### Material shown ###

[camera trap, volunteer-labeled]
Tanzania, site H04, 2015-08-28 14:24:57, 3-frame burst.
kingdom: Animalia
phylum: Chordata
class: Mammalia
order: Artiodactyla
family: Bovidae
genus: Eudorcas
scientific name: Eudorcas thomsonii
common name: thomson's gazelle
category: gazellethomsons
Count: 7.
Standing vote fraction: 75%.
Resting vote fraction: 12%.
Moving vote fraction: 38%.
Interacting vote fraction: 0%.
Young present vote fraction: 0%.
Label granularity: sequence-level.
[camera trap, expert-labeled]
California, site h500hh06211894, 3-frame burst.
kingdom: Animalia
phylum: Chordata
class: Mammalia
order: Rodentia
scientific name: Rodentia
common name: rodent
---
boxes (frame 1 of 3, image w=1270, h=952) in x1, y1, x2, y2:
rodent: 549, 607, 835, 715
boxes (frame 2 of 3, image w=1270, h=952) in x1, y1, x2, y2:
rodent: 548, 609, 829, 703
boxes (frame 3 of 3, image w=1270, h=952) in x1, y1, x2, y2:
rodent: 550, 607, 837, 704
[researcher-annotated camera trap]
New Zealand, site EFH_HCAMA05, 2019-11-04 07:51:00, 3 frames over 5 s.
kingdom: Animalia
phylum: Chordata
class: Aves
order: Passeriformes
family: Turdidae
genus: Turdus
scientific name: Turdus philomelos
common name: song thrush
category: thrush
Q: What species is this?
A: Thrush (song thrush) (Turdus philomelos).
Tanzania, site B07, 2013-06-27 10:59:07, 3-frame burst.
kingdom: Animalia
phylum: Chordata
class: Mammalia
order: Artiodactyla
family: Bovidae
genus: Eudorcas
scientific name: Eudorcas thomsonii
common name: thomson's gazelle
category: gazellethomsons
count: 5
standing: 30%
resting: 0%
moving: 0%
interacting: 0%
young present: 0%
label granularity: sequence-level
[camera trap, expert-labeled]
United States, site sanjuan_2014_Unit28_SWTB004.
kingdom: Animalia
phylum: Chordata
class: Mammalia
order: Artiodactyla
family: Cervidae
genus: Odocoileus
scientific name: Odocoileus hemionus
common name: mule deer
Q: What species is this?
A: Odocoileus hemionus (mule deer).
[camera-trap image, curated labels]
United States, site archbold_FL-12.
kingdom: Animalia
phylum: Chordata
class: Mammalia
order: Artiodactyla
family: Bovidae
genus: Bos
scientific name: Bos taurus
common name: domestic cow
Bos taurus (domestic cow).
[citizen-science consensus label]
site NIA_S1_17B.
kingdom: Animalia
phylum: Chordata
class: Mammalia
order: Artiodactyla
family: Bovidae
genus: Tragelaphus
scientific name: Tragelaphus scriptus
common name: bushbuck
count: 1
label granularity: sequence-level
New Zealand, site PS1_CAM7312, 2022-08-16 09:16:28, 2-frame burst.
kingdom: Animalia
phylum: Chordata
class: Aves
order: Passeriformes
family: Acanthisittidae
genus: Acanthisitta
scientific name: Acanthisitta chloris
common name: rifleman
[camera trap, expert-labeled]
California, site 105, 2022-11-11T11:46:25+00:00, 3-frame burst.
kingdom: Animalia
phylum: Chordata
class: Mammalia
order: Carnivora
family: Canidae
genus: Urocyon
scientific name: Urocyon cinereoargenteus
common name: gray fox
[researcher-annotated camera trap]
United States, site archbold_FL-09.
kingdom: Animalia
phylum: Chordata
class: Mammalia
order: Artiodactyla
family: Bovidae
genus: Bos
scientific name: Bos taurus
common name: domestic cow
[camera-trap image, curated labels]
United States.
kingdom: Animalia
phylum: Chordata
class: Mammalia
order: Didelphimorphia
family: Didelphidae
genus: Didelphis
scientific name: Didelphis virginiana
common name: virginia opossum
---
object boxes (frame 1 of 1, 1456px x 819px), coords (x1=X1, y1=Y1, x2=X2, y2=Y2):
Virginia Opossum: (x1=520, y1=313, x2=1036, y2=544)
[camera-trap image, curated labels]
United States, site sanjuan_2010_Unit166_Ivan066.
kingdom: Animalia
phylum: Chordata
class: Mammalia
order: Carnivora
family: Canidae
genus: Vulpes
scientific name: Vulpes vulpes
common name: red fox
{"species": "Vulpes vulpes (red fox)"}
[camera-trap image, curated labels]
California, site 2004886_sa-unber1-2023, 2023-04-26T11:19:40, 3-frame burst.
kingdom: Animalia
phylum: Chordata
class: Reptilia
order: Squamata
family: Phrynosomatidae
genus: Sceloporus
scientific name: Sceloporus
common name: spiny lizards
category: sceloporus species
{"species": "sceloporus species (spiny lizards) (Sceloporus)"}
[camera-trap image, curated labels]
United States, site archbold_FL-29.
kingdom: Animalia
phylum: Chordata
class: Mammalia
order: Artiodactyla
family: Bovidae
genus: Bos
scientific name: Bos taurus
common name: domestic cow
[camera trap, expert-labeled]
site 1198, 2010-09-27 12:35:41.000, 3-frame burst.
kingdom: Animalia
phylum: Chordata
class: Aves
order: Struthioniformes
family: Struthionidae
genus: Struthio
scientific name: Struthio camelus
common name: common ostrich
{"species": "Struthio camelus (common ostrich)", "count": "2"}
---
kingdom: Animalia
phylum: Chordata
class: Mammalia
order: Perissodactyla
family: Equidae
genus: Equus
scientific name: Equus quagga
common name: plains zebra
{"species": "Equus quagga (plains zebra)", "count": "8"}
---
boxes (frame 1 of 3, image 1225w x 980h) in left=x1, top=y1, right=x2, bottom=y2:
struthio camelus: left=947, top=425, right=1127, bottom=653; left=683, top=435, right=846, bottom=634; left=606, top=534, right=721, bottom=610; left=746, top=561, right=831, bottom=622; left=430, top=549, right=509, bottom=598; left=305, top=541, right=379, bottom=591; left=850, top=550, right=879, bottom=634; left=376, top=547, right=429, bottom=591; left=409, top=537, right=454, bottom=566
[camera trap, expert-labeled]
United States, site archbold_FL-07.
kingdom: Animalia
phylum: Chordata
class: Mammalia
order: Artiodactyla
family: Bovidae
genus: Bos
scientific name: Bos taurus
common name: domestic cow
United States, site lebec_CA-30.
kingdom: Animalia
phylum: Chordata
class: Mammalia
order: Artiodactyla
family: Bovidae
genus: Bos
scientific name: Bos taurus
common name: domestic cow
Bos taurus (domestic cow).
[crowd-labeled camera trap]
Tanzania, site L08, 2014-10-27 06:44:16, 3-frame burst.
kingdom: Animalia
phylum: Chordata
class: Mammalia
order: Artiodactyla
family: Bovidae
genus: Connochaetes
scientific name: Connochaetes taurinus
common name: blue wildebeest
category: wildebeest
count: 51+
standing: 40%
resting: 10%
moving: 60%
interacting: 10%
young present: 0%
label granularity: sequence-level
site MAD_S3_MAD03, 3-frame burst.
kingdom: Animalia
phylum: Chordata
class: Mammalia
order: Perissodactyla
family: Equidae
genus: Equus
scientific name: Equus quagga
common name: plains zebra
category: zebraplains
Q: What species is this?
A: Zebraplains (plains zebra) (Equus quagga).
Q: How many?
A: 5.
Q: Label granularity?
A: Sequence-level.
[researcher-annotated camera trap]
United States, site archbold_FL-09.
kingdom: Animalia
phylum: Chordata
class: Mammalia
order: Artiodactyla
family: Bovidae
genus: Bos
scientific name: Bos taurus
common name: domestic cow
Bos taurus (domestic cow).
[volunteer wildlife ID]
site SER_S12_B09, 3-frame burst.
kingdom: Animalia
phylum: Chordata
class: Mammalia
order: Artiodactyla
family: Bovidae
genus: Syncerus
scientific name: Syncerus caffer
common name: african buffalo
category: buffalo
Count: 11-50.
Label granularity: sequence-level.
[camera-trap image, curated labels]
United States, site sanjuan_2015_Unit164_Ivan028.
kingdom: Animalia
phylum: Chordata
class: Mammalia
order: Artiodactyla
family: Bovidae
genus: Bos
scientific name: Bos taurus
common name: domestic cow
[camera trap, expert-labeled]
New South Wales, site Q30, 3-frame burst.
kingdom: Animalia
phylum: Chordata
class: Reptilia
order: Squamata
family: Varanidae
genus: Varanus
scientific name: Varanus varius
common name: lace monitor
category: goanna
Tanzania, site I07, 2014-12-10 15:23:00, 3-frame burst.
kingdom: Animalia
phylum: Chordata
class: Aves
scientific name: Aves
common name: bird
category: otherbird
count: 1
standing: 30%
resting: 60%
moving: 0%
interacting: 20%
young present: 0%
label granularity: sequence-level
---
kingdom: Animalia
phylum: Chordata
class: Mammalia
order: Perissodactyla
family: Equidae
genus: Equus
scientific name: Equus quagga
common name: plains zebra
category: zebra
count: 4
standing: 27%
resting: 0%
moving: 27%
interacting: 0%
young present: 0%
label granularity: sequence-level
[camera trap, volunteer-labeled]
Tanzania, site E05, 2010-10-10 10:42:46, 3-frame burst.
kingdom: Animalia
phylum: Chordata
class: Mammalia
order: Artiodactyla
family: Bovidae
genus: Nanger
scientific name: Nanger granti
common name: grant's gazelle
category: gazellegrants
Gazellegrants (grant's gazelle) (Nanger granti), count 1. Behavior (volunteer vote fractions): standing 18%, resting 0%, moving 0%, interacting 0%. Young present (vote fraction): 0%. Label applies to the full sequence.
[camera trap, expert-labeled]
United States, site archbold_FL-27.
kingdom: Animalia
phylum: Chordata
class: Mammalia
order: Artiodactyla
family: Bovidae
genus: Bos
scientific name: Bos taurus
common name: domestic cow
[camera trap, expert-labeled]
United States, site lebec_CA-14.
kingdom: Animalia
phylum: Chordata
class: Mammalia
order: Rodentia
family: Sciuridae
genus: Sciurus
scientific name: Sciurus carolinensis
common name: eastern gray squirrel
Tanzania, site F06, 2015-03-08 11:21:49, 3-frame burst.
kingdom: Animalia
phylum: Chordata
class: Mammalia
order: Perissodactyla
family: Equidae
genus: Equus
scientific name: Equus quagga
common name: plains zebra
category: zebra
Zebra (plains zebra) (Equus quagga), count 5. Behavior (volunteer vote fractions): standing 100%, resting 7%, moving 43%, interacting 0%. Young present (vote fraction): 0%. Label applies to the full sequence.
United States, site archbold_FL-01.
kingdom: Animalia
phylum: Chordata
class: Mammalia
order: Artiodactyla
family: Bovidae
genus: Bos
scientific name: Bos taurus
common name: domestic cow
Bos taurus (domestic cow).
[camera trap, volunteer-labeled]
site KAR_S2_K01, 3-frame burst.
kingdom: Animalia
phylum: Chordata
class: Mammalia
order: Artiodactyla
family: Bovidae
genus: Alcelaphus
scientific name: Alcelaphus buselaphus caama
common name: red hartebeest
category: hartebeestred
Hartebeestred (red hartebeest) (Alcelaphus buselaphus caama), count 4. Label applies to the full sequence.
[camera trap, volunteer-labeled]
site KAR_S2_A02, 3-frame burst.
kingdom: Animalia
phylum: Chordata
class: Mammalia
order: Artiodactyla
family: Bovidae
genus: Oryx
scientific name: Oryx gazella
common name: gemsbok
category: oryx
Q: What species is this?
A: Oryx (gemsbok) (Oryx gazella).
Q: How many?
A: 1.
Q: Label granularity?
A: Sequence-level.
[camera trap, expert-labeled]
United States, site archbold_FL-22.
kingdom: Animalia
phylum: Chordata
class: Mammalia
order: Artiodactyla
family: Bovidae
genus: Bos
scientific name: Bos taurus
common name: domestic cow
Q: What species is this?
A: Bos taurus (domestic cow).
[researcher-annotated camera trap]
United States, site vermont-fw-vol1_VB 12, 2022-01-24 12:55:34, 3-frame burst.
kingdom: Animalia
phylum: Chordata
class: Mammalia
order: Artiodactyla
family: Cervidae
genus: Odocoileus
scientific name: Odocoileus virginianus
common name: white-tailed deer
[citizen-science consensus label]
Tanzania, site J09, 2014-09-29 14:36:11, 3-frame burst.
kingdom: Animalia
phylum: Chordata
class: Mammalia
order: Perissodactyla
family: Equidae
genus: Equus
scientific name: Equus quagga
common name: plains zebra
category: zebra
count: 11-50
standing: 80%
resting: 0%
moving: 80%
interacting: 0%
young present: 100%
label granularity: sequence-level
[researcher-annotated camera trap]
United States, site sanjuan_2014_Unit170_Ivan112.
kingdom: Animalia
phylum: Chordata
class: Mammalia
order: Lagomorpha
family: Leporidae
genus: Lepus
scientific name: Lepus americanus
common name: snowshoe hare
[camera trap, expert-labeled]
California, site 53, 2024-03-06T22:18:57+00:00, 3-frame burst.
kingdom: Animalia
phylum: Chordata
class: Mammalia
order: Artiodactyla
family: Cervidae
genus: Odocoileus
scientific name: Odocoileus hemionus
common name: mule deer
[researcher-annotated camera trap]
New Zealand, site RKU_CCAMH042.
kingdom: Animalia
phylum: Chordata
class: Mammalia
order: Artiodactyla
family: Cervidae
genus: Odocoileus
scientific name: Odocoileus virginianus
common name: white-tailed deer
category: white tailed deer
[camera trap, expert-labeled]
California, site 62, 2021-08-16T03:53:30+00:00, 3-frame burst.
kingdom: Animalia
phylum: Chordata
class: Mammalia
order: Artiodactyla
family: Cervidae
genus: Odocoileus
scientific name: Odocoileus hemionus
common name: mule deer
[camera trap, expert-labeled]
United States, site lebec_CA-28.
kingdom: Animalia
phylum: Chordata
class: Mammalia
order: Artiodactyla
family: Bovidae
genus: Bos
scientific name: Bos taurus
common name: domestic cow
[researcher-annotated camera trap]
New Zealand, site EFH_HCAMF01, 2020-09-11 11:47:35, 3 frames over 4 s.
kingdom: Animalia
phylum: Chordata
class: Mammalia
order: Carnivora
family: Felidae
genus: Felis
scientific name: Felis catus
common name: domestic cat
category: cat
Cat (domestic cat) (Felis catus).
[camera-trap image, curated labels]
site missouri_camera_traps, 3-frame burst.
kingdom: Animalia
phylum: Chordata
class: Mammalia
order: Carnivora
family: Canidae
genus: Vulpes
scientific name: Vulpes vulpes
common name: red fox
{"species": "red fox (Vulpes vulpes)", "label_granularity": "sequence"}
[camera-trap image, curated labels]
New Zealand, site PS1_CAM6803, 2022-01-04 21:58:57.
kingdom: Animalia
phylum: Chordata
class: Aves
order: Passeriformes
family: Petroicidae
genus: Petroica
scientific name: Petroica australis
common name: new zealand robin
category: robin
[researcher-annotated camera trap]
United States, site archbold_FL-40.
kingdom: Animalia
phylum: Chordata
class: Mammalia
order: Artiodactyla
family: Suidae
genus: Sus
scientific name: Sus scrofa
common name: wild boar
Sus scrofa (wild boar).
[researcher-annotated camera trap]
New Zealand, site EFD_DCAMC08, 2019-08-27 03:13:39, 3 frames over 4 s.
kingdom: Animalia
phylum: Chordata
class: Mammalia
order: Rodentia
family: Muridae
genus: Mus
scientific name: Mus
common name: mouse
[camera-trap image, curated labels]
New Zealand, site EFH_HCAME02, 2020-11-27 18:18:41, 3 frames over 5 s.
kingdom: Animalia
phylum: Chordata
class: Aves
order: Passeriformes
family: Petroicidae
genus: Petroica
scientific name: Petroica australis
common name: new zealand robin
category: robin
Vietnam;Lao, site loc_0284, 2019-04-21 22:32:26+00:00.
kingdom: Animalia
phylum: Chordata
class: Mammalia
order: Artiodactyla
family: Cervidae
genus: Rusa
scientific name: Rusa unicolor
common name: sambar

###

Above are the entries. Output exactly the lines beginning with the line that has "site missouri_camera_traps, 3-frame burst." and ending with the line that has "scientific name: Mus".

## Response box
site missouri_camera_traps, 3-frame burst.
kingdom: Animalia
phylum: Chordata
class: Mammalia
order: Carnivora
family: Canidae
genus: Vulpes
scientific name: Vulpes vulpes
common name: red fox
{"species": "red fox (Vulpes vulpes)", "label_granularity": "sequence"}
[camera-trap image, curated labels]
New Zealand, site PS1_CAM6803, 2022-01-04 21:58:57.
kingdom: Animalia
phylum: Chordata
class: Aves
order: Passeriformes
family: Petroicidae
genus: Petroica
scientific name: Petroica australis
common name: new zealand robin
category: robin
[researcher-annotated camera trap]
United States, site archbold_FL-40.
kingdom: Animalia
phylum: Chordata
class: Mammalia
order: Artiodactyla
family: Suidae
genus: Sus
scientific name: Sus scrofa
common name: wild boar
Sus scrofa (wild boar).
[researcher-annotated camera trap]
New Zealand, site EFD_DCAMC08, 2019-08-27 03:13:39, 3 frames over 4 s.
kingdom: Animalia
phylum: Chordata
class: Mammalia
order: Rodentia
family: Muridae
genus: Mus
scientific name: Mus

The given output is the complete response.